The biggest falls in output will be in the developed world, with some likely to register a double-digit decline, the UN report said. "But the greatest economic and social damage will be in the developing world where levels of informality are high, there is continued reliance on a few commodities or tourism as a source of foreign exchange, and fiscal and policy space is limited," it warned.
The report expects Latin America to be hit with 7.6 per cent drop in output and more declines, possibly in double digits, for largest economies such as Argentina and Mexico. This contrasts with East Asia, where growth will remain in positive territory, albeit much lower than in 2019. China, for example, is expected to grow at 1.3 per cent. Output in India is expected to shrink by 5.9 per cent in 2020, before rebounding to 3.9 per cent the next year, it said.
"Next year will likely see a rebound. However, it will be uneven within and across countries and uncertainty will persist," UNCTAD Secretary-General Mukhisa Kituyi said in the report. Unemployment will be on an upward trend, more and more companies will be facing the threat of bankruptcy; supply chains will be fragile; confidence will be shaken and demand will be weak, Kituyi said.
"In this condition, the wrong policy steps - and ignoring the experience of the last decade - could trigger further shocks which would not only derail recovery but could usher in a lost decade," the official added. Kituyi said the global economic crisis caused by COVID-19 throws up a stark choice — continue misguided policy choices or collectively chart a new path that leads from recovery to a more resilient, more equal and more environmentally sustainable world in line with the ambition of the 2030 Agenda for Sustainable Development.
"Neither path is preordained. Building a better world is a matter of conviction and collective action. The lives of future generations and of the planet itself will depend on the choices we all take over the coming months," he said. ? Despite massive relief packages adopted by advanced economies and the medical community coming together in search of a vaccine, "uncertainty abounds" and "anxiety persists", the report said.
Additional waves of infection and death cannot be ruled out, it added. The UN trade body said the overall impact on employment this year due to lockdown, temporary relief and return to work is difficult to gauge.
It expects about 90-120 million people to be pushed into extreme poverty in the developing world. Hunger and malnutrition are certain to follow and income gaps will widen everywhere.
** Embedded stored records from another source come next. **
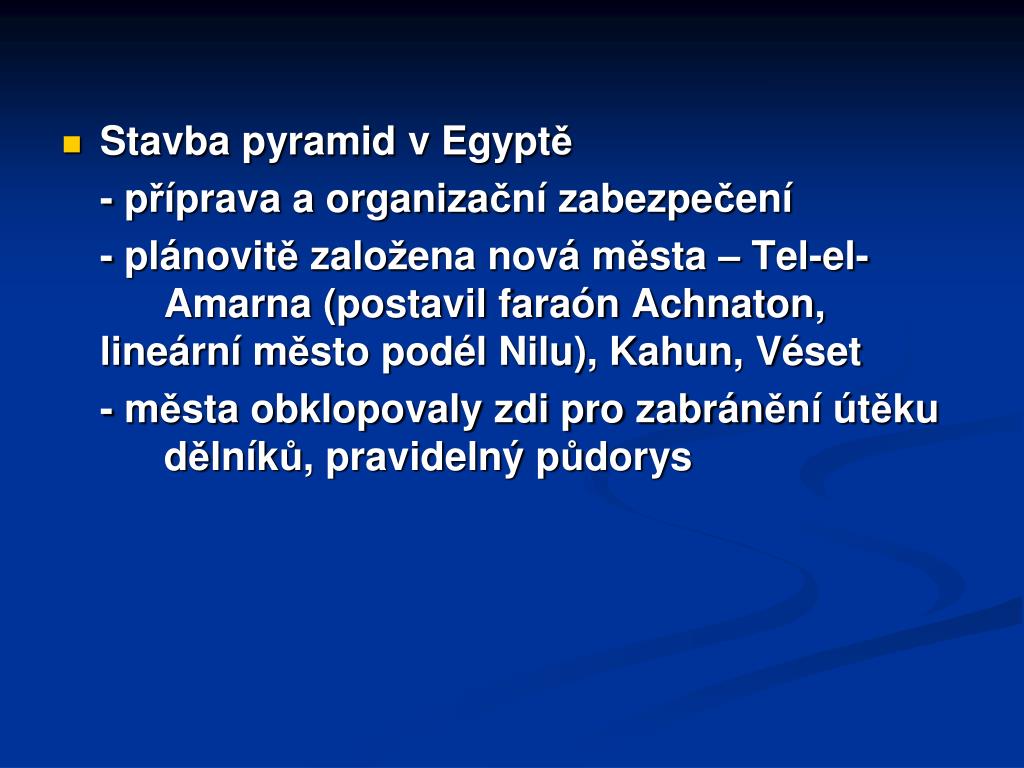 Stavba pyramid v Egyptě

- příprava a organizační zabezpečení

- plánovitě založena nová města – Tel-el-Amarna (postavil faraón Achnaton, lineární město podél Nilu), Kahun, Véset

- města obklopovaly zdi pro zabránění útěku dělníků, pravidelný půdorys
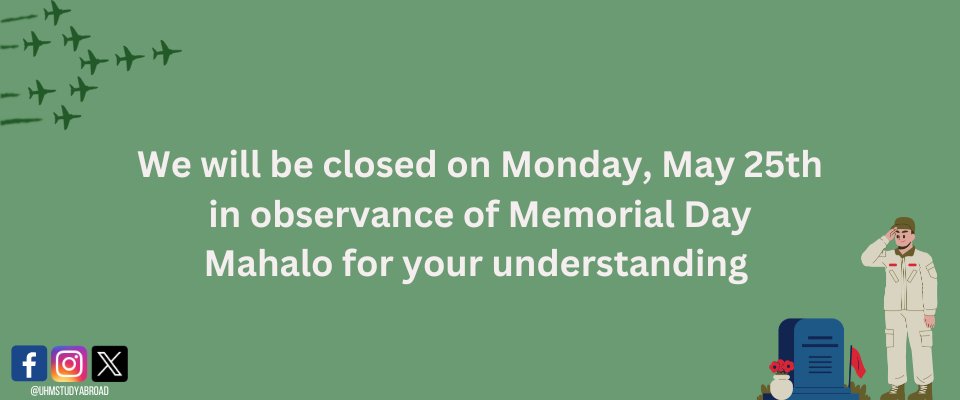 We will be closed on Monday, May 25th
in observance of Memorial Day
Mahalo for your understanding

@UHMSTUDYABROAD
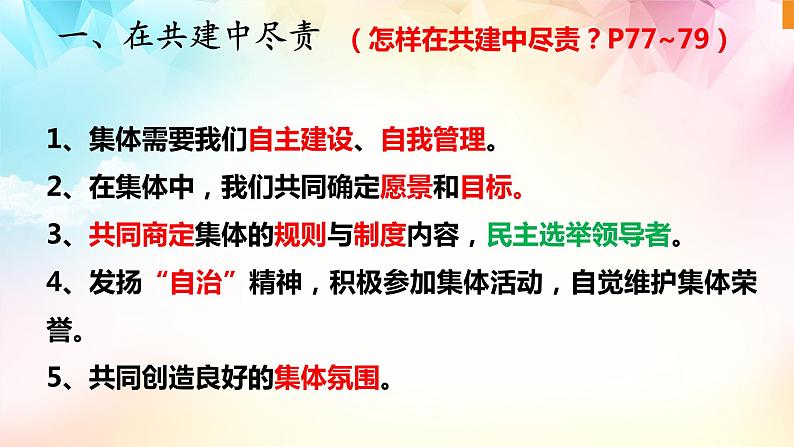 一、在共建中尽责 （怎样在共建中尽责？P77~79）

1、集体需要我们自主建设、自我管理。

2、在集体中，我们共同确定愿景和目标。

3、共同商定集体的规则与制度内容，民主选举领导者。

4、发扬“自治”精神，积极参加集体活动，自觉维护集体荣誉。

5、共同创造良好的集体氛围。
"These developments point toward a massive uptick in sickness and death," it added. Hope of a rapid economic bounce-back from a scientific breakthrough — in the form of an effective and widely available vaccine — cannot blind us to other man-made dangers ahead, the report said.
If governments opt for premature fiscal tightening in an attempt to bring down public debt and businesses adopt an aggressive cost-cutting strategy in an attempt to boost exports, the recovery will likely fizzle out, with a double-dip recession a real possibility in many countries in 2022, it added.